Segment Start: EXCERPTED PASSAGE

Models for Candida albicans invasion and hyphal growth

Candida albicans is an opportunistic fungal pathogen of the human mucosal flora and can cause severe invasive infections in immunocompromised patients. The yeast to hypha transition and invasion of host-tissue represent major virulence factor and resembles the switch from benign colonizer to an invasive pathogen. A comprehensive understanding of the infection process requires analyses at the quantitative level. An image-based systems biology approach, combining image analysis and mathematical modeling, was applied to quantify the kinetics of hyphae development, hyphal elongation, and epithelial invasion.

Experiments

Candida albicans cells were grown on epithelial cells for six hours. During the whole time course flourescence microscopy images were taken and differential staining was performed allowing the discrimination of invasive and non-invasive hyphal segments.

Experimental Collaborators

Image analysis

Segmentation of yeast and hyphal cells have been performed as well as classification of hyphal segments into invasive and non-invasive parts for all experimental time points.

Experimental data and automated image analysis

Overview of segmentation and classification of C. albicans cells by automated image analysis. Scale bars correspond to the length of 10 µm. The image was separated into ROI and the background and white borders indicates the classification of the ROI as a C. albicans cell. The filamentous cells wer classified into yeast cells (red border) and its hyphae (green border). Furthermore, hyphae were divided into invaded (blue) and non-invaded (pink) segments.

Segment End: EXCERPTED PASSAGE

### EXERCISE
Please answer these questions about the Candida albicans text:
(a) For how many hours were the Candida albicans cells grown on epithelial cells?
(b) What border color marks yeast cells in the automated image analysis?
(c) What length do the scale bars correspond to?

Segment Start: MATERIAL PROVIDED

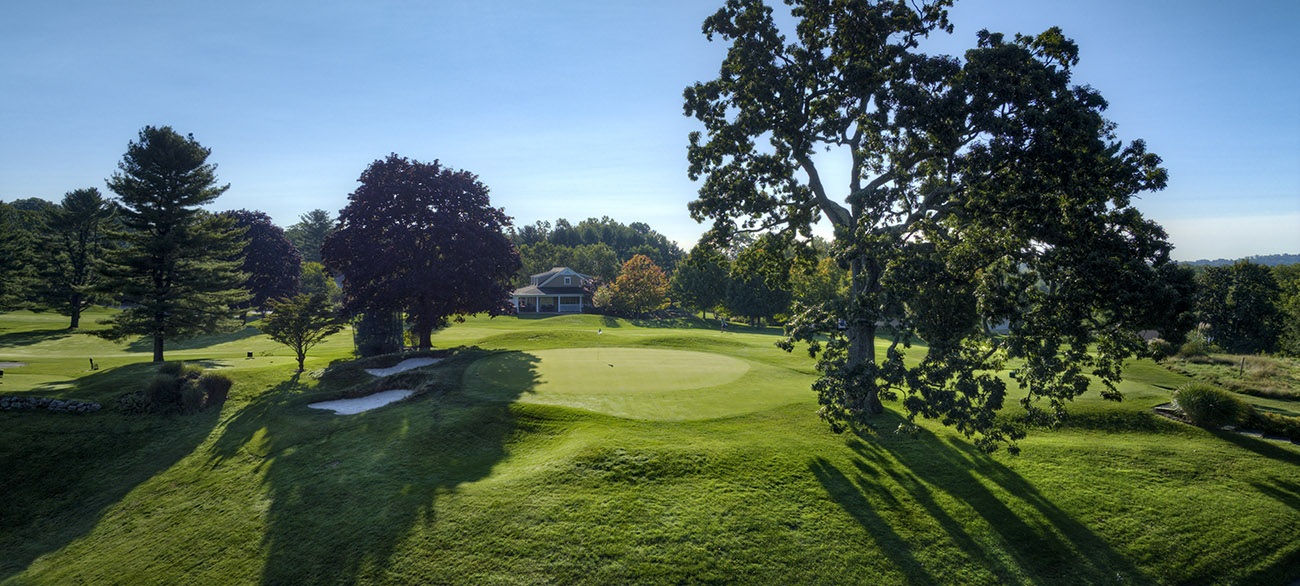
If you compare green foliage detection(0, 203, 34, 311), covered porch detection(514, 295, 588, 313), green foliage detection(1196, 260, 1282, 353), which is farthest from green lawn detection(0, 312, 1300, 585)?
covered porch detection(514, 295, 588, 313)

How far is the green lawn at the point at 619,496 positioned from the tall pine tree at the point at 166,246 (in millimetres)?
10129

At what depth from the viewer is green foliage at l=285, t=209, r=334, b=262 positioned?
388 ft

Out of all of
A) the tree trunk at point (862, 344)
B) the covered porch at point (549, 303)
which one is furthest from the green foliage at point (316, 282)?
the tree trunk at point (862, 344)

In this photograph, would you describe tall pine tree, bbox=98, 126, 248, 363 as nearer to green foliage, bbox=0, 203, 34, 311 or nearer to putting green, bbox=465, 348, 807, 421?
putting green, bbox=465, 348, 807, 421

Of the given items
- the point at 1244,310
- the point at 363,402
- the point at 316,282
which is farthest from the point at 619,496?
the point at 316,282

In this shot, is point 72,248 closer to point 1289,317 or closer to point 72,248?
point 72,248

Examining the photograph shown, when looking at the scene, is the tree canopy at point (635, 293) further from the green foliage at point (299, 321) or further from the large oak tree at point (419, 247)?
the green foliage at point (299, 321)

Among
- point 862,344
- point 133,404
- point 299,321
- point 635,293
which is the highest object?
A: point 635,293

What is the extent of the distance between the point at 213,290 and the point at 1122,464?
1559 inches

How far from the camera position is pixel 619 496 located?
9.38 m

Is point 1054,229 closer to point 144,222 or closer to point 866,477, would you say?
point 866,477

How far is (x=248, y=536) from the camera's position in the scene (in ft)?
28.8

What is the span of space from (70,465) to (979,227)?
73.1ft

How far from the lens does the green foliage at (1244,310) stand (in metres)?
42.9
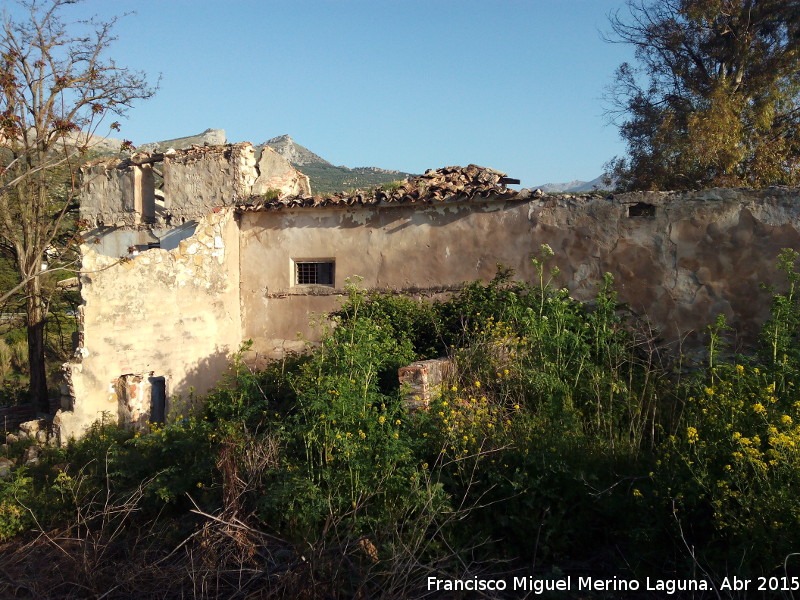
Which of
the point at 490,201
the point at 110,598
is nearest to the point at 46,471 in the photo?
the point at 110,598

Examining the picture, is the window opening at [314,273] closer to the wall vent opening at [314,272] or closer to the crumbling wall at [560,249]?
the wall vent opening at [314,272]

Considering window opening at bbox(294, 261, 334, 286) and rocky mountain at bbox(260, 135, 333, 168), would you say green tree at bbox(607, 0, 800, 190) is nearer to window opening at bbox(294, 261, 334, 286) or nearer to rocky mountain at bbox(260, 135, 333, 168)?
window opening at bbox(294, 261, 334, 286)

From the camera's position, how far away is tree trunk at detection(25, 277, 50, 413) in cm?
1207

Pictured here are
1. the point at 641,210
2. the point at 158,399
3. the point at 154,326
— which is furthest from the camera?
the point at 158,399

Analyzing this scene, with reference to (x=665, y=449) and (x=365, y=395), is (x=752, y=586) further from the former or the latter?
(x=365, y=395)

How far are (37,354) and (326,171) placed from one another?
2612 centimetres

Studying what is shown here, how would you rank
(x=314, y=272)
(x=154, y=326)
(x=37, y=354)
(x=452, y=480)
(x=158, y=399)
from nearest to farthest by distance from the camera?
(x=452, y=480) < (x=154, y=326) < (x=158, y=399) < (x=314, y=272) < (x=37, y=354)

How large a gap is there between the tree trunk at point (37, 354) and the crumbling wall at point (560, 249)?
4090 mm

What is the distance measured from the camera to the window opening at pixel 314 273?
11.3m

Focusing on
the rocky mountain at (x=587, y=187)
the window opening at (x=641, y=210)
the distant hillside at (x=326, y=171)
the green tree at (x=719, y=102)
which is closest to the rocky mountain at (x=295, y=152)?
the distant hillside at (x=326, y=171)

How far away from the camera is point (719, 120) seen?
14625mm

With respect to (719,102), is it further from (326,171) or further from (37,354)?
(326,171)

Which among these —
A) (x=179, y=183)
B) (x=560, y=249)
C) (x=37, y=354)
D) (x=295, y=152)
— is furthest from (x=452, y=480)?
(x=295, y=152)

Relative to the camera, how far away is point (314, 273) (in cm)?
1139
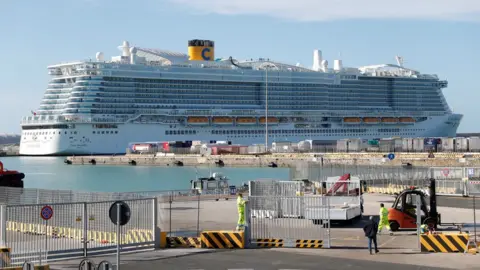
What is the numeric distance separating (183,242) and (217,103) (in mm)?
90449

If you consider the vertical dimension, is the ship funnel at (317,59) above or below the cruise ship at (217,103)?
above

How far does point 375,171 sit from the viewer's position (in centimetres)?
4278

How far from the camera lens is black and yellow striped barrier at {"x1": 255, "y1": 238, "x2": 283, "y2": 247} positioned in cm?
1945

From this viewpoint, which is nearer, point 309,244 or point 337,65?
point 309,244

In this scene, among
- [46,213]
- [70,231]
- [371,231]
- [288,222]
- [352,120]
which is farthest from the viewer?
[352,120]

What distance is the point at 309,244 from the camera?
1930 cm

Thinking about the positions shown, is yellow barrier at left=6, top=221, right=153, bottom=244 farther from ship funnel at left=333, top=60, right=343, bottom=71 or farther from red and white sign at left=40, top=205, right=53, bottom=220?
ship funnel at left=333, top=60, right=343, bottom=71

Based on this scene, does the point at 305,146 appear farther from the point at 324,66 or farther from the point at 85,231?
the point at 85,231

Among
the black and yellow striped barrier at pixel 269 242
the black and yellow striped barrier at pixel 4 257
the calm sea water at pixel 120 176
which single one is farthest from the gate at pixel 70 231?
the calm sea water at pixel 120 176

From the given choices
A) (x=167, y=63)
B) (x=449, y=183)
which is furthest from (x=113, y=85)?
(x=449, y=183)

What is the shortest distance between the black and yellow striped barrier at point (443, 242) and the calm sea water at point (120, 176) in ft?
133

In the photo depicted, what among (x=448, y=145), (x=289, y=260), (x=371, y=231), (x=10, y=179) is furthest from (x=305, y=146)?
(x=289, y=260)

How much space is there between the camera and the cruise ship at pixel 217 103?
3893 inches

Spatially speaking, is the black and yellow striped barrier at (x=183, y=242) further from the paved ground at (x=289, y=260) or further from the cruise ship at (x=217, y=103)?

Segment End: MATERIAL PROVIDED
Segment Start: MATERIAL PROVIDED

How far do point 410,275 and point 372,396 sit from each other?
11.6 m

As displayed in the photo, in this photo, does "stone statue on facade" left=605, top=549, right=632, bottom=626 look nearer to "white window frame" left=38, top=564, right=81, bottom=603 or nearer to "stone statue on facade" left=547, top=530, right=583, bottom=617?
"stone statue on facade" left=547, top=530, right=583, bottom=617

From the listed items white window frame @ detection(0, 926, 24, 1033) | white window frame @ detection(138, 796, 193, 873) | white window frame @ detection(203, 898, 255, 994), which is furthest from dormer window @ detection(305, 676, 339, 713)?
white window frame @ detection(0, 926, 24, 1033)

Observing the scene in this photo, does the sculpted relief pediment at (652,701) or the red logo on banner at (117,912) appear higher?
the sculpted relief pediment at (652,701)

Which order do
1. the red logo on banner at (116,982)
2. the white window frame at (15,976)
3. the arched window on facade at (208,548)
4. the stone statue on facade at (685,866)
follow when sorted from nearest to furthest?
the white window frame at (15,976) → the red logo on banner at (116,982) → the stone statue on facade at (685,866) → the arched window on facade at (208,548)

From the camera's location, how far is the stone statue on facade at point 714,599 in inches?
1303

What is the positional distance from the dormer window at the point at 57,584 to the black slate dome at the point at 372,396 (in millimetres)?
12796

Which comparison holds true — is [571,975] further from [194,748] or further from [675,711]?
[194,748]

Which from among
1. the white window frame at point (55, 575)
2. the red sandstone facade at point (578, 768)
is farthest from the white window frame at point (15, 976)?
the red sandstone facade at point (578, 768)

Segment End: MATERIAL PROVIDED

### EXPECTED ANSWER
(a) Six hours.
(b) Red.
(c) 10 µm.